WRITTEN REQUEST 1:
Answer these from the passage about deeds:
(a) In the first example, on what date does A. acknowledge the deed to B.?
(b) In the treason example, on what date does A. commit the act of treason?
(c) What does the passage say an unacknowledged deed amounts to for choses in action?
WRITTEN REQUEST 2: Copy word for word the part of the passage about deeds that begins at the words "If A. makes" and stops after "a fraudulent act.".

In 18 Viner, 289. tit. Relation, it is said, "when two times, or two acts, are requisite to the perfection of an act, it shall be said, upon their consummation, to receive its perfection from the first."

If A. makes a deed to B. on the 30th of May; and another for the same land to C. on the 1st of June, and acknowledges it the same day; afterwards, on the 14th of June, he acknowledges the deed to B. this overreaches the deed to C. and the acknowledgment of the deed to B. is not a fraudulent act.

Suppose A. makes a bona fide deed to B. for valuable consideration, on the 30th of May. On the first of June A. commits an act of treason. On the 14th of June he acknowledges the deed to B. The land is not forfeited by the treason of A.

If an indictment had been found for forging this deed, and to support the indictment, evidence had been given of the forgery of the acknowledgment only, would that have supported the indictment?

If a declaration upon this deed, stating it to have been made on the 14th of June, had been drawn, would it have been supported by producing in evidence this deed signed, sealed and delivered on the 30th of May?

This deed intends to convey choses in action and personal effects as well as lands. As to the former, the deed is good without acknowledgment; for as to the choses in action, the deed without acknowledgment is an equitable assignment, and if acknowledged it would have amounted to nothing more.

But if the assignees are entitled, they must take the bankrupt's estate subject to all the equity of others. 2 Vesey, sen. 585. 633. Cooke's Bankrupt Law, 203. Taylor v. Wheeler, 2 Vern. 564.

(Data taken from a collection)
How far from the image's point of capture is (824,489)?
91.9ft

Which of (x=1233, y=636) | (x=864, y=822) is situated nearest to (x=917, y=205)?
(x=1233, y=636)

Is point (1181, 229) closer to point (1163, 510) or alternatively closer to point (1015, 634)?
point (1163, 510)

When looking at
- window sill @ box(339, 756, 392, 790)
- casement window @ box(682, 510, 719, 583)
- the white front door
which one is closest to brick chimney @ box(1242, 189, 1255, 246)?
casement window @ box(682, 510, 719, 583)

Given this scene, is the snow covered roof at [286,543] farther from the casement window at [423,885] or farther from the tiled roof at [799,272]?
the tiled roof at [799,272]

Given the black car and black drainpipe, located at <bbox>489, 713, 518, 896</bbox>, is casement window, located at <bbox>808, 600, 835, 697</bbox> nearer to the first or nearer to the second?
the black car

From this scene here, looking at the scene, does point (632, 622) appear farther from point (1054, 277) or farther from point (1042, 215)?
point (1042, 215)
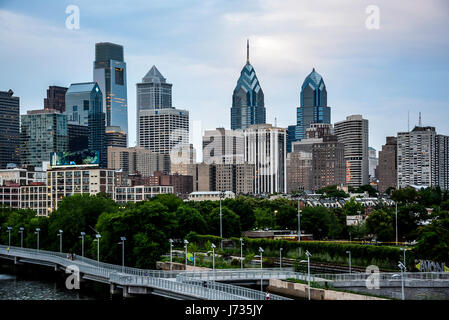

CORRECT RESPONSE 1:
(a) The 14th of June.
(b) The first of June.
(c) An equitable assignment.

CORRECT RESPONSE 2:
If A. makes a deed to B. on the 30th of May; and another for the same land to C. on the 1st of June, and acknowledges it the same day; afterwards, on the 14th of June, he acknowledges the deed to B. this overreaches the deed to C. and the acknowledgment of the deed to B. is not a fraudulent act.